### Objective 1
Count the lines of the records below that contain the string "calm", treating case as significant, and reply with the count alone.

### Source document
Python 2.7 still reigns supreme in pip installs

The Python 2 vs. Python 3 divide has long been a thorn in the Python community’s side. On one hand, Python package developers face the challenge of supporting two incompatible versions of Python, which is time that could be better spent improving the package. On the other hand, many Python users are reluctant to upgrade from Python 2 to 3 because of the time commitment such an upgrade entails. The Python Software Foundation’s official stance on the matter is:

Python 2.x is legacy, Python 3.x is the present and future of the language

(Upgrading Python 2 code to Python 3 isn’t that bad, by the way.)

I like to check in on the Python community’s transition from 2 to 3 every once in a while, so I figured it was about time for another check. Conveniently, Juan Pablo posted a preliminary analysis yesterday looking at the evolution of pip package downloads by Python version over the past couple months. Below, I will delve into that data a bit more to see what insights we can draw.

Overall Python downloads

If we look at all pip installs in July and August ’16, Python 2.7 still comprises roughly 90% of all pip installs. There are some interesting day-to-day fluctuations that presumably show fewer users installing Python packages on the weekend, but overall there are about 10,000,000 packages installed on Python 2.7 distributions every day.

python-pip-downloads

Of course, the statistics above capture all pip installs from all Python packages. What about the Scientific Python (SciPy) stack, which most of my readers are probably concerned about?

SciPy stack downloads

To look at Python usage across the SciPy stack, I used the same query as above except I limited the search to the following packages:

  • NumPy
  • SciPy
  • matplotlib
  • pandas
  • SymPy
  • IPython
  • Jupyter
  • nose
  • scikit-learn
  • scikit-image
  • Seaborn
  • Bokeh

(I added the last two per my personal opinion; the others are referenced on the SciPy page.)

python-scipy-stack-pip-downloads

Much to my dismay, even in the SciPy stack pip is used to install an order of magnitude more packages on Python 2.7 distributions than Python 3 (roughly 80% of all installs), with little sign of slowing down. At this point, we have to wonder: will Python’s scientific Python community be ready when support for Python 2 is officially dropped in 2020?

### Stored records
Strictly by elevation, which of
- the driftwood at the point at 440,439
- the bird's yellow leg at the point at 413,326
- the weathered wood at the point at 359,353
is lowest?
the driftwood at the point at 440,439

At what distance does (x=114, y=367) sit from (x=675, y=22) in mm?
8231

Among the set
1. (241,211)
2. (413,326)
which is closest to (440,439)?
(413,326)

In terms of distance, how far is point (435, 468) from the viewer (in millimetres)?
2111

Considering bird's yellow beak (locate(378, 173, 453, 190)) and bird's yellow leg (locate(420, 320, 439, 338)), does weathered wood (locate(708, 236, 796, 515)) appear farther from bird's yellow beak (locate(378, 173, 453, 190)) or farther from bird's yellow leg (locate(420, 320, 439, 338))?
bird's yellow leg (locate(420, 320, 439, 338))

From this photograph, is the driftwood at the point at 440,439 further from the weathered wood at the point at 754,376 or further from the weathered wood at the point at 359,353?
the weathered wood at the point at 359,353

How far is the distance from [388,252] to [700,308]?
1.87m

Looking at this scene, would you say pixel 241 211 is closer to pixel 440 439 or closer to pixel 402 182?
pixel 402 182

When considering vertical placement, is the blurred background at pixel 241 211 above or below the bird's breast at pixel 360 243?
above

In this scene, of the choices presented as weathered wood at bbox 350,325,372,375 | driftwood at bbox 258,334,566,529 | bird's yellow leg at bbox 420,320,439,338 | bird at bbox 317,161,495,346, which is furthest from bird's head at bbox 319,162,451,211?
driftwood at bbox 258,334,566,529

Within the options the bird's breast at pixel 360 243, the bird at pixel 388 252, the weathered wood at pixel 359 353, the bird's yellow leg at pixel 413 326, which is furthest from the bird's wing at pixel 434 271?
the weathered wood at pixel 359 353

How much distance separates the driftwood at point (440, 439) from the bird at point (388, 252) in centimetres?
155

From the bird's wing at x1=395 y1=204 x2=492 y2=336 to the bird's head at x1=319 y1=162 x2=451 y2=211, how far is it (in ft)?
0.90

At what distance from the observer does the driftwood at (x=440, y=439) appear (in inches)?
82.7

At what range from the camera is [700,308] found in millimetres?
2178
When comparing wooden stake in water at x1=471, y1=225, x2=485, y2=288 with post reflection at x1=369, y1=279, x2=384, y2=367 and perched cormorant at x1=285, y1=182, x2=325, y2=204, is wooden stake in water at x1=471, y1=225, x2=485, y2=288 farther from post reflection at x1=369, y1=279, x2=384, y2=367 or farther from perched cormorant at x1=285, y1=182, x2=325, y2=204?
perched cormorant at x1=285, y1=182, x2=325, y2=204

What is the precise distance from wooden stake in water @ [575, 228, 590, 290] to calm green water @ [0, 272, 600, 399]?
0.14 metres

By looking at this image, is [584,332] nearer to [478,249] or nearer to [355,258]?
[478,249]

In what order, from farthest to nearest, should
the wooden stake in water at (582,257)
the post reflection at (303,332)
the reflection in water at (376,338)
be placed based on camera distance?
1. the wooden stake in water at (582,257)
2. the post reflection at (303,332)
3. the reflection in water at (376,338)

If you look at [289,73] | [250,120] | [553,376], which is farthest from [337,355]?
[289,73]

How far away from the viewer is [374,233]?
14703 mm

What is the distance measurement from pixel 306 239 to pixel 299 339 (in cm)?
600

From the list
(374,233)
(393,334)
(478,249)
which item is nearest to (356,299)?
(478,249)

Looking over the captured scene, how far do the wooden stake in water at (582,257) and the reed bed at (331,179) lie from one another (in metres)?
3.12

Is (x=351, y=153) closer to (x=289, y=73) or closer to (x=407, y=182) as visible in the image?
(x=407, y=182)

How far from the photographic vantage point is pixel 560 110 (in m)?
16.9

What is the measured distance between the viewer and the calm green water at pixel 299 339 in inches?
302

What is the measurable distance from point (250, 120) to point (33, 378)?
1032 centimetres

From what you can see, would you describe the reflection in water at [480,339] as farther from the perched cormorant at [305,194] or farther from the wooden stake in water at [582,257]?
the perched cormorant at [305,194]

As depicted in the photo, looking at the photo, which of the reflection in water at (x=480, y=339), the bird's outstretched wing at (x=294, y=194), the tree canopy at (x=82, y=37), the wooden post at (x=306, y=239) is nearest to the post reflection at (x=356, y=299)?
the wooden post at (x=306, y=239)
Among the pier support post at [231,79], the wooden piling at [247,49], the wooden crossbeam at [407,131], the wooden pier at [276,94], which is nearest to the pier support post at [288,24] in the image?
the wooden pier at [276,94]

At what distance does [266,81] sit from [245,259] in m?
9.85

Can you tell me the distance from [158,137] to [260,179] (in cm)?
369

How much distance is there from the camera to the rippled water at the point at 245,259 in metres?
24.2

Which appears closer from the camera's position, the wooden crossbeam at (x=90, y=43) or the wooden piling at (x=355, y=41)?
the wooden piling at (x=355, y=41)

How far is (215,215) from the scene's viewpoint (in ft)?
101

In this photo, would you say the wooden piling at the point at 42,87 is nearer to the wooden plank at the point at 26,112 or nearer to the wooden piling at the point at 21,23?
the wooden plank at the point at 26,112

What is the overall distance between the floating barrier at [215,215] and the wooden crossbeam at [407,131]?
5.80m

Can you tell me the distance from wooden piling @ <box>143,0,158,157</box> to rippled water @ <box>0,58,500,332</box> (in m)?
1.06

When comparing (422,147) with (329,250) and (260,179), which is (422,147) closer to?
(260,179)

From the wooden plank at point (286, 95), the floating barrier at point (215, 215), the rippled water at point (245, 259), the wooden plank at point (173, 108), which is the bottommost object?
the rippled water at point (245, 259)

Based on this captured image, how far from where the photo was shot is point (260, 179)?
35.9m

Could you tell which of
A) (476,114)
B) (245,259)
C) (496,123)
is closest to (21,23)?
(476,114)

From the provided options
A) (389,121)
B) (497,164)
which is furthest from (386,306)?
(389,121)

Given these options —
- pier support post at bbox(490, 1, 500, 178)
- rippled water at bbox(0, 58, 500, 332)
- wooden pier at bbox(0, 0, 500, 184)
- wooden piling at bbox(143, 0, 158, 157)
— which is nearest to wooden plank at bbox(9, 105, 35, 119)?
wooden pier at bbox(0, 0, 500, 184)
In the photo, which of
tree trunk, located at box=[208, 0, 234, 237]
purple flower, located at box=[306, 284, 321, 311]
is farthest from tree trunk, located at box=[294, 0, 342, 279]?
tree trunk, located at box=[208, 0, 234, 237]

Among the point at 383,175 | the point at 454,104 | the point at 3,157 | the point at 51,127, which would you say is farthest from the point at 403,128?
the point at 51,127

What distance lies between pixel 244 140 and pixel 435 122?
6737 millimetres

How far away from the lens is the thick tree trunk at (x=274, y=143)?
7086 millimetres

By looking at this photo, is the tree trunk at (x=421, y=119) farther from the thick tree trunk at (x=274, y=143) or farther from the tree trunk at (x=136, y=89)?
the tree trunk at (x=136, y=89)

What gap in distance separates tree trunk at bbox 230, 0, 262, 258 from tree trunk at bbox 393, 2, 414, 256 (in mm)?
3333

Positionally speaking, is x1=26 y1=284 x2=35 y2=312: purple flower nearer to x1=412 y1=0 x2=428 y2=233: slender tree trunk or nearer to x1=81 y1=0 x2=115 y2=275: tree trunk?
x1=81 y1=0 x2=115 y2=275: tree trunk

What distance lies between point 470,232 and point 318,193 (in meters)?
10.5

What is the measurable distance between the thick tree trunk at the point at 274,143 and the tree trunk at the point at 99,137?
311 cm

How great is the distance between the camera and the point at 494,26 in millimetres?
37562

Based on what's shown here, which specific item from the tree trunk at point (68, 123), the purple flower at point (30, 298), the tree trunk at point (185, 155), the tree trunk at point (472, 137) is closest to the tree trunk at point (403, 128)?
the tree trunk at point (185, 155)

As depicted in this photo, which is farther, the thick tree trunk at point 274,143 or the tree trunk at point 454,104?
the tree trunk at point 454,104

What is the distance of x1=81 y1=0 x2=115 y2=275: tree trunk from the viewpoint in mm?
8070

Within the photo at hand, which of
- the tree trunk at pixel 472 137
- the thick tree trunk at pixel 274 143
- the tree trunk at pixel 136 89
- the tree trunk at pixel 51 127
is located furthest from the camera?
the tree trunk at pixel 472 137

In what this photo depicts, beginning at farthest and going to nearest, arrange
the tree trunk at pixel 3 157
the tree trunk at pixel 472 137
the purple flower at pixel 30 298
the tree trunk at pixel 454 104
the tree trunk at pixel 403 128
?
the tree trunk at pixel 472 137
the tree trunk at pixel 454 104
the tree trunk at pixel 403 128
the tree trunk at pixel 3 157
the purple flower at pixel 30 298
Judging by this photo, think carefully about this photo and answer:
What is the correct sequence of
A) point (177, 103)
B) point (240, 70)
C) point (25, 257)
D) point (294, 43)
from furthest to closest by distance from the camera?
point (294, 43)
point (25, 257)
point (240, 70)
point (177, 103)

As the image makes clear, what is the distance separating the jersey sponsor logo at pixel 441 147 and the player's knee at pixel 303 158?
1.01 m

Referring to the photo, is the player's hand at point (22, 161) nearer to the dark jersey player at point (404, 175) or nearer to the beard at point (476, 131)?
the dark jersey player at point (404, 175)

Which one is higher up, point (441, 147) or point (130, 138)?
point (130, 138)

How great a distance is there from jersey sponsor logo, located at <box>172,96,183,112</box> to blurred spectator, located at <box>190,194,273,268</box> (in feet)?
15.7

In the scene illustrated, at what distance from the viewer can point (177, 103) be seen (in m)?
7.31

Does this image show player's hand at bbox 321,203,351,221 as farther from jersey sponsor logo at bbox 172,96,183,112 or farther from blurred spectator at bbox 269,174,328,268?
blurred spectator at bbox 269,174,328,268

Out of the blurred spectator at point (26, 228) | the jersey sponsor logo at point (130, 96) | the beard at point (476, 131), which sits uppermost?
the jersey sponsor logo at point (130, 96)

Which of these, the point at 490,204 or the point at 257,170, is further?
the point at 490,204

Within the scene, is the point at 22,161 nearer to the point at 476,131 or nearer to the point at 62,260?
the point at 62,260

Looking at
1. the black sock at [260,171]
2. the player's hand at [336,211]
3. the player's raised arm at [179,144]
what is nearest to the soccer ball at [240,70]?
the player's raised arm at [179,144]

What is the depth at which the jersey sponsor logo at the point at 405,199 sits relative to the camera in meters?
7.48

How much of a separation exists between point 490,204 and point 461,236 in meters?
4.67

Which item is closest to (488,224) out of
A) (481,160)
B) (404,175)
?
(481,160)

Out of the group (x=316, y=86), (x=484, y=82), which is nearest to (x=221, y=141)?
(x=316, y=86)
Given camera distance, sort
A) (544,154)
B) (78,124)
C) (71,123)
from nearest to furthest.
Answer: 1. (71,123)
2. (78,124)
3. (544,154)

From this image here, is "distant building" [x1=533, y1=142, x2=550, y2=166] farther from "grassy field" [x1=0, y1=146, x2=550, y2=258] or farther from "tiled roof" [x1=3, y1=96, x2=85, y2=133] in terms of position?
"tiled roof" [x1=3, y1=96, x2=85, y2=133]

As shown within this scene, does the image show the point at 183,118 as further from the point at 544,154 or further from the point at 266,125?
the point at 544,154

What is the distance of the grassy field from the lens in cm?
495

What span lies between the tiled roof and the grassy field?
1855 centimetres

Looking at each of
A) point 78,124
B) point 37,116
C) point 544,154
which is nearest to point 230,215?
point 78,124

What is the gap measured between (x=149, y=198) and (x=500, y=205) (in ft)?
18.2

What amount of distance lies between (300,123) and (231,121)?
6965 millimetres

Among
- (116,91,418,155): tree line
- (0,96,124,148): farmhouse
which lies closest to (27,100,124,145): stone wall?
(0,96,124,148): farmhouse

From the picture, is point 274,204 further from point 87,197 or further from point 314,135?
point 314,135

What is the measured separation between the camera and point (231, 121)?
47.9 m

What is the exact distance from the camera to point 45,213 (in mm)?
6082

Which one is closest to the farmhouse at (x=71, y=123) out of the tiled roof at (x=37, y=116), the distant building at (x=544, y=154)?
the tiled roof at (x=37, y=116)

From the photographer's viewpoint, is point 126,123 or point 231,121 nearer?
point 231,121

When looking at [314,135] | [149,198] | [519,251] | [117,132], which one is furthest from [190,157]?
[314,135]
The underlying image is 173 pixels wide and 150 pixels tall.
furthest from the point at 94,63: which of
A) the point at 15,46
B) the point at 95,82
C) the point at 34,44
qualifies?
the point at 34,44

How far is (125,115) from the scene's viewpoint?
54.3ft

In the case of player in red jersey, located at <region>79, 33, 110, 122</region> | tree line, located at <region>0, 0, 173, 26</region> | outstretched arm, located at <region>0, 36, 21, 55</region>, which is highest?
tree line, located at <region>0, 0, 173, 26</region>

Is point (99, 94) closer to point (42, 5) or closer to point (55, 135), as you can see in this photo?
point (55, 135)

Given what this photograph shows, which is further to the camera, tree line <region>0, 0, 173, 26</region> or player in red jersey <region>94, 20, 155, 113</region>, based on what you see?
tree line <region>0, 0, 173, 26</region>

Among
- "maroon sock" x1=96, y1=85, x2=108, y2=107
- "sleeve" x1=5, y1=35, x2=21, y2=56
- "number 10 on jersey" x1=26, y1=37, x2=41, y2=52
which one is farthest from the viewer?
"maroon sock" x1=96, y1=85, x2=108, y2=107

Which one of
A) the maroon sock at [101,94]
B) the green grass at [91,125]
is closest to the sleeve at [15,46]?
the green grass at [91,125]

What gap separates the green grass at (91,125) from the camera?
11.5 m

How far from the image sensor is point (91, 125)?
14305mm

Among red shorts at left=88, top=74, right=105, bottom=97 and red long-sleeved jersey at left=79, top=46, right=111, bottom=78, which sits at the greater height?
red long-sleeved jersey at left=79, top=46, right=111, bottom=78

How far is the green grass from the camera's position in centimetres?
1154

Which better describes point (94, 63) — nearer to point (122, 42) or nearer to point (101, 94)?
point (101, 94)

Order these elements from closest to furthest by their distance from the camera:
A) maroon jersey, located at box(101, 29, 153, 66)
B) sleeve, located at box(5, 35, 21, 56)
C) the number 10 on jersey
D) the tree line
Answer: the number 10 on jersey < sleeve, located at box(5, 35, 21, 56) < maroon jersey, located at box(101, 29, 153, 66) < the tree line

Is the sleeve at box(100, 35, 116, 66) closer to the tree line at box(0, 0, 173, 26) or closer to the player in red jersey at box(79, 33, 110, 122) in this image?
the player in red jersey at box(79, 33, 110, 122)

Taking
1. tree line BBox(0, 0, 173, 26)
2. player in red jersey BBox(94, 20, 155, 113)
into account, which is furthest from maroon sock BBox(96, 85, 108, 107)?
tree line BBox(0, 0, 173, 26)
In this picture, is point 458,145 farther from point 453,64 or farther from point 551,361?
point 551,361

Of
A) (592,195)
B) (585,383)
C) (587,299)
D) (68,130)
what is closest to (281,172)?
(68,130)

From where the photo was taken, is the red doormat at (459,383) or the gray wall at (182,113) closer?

### Objective 2
Continue the article on Python 2.7 versus Python 3 pip installs, starting right after its last sentence.

### Exercise response 1
2

### Exercise response 2
Breakdown by packages in the SciPy stack

I was also curious to see the Python usage statistics broken down by the various scientific Python packages, so that’s what I’ve plotted below. In general, it seems that it’s important for the scientific Python packages to primarily support Python 2.7, 3.4, and 3.5, with a handful of packages even having a large Python 2.6 user base.

python-pip-package-bokeh-downloads

python-pip-package-ipython-downloads

python-pip-package-jupyter-downloads

python-pip-package-matplotlib-downloads

python-pip-package-nose-downloads

python-pip-package-numpy-downloads

python-pip-package-pandas-downloads

python-pip-package-scikit-image-downloads

python-pip-package-scikit-learn-downloads

python-pip-package-scipy-downloads

python-pip-package-seaborn-downloads

python-pip-package-sympy-downloads

Conclusions

Python 2 still seems to be the most-used version of Python by far, at least in terms of packages installed via pip. With Python 2’s end of life in the near future, it’s time for the Python community to start having a serious conversation about how to smooth the transition from Python 2 to 3.

Aside from 2to3 for automatic code translation, most major packages providing Python 3 support, and several guides focused on porting Python code from 2 to 3, what are we missing? If you’re still using Python 2, what would convince you to make the switch?

Data source

I queried the PSF downloads table on BigQuery using the following query.

SELECT
  CONCAT( DATE(timestamp), '_', REGEXP_EXTRACT(details.python, r'^([2-3].[0-9]).') ) AS date_python,
  COUNT(details.python) AS downloads
FROM (TABLE_DATE_RANGE([the-psf:pypi.downloads], TIMESTAMP('2016-06-01'), TIMESTAMP('2016-09-01')))
WHERE
  LOWER(details.installer.name) LIKE 'pip'
  AND (LOWER(file.project) LIKE 'numpy'
    OR LOWER(file.project) LIKE 'scipy'
    OR LOWER(file.project) LIKE 'matplotlib'
    OR LOWER(file.project) LIKE 'pandas'
    OR LOWER(file.project) LIKE 'sympy'
    OR LOWER(file.project) LIKE 'ipython'
    OR LOWER(file.project) LIKE 'jupyter'
    OR LOWER(file.project) LIKE 'nose'
    OR LOWER(file.project) LIKE 'scikit-%'
    OR LOWER(file.project) LIKE 'seaborn'
    OR LOWER(file.project) LIKE 'bokeh')
GROUP BY
  date_python
ORDER BY
  date_python

This query was modified from Juan Pablo’s earlier query.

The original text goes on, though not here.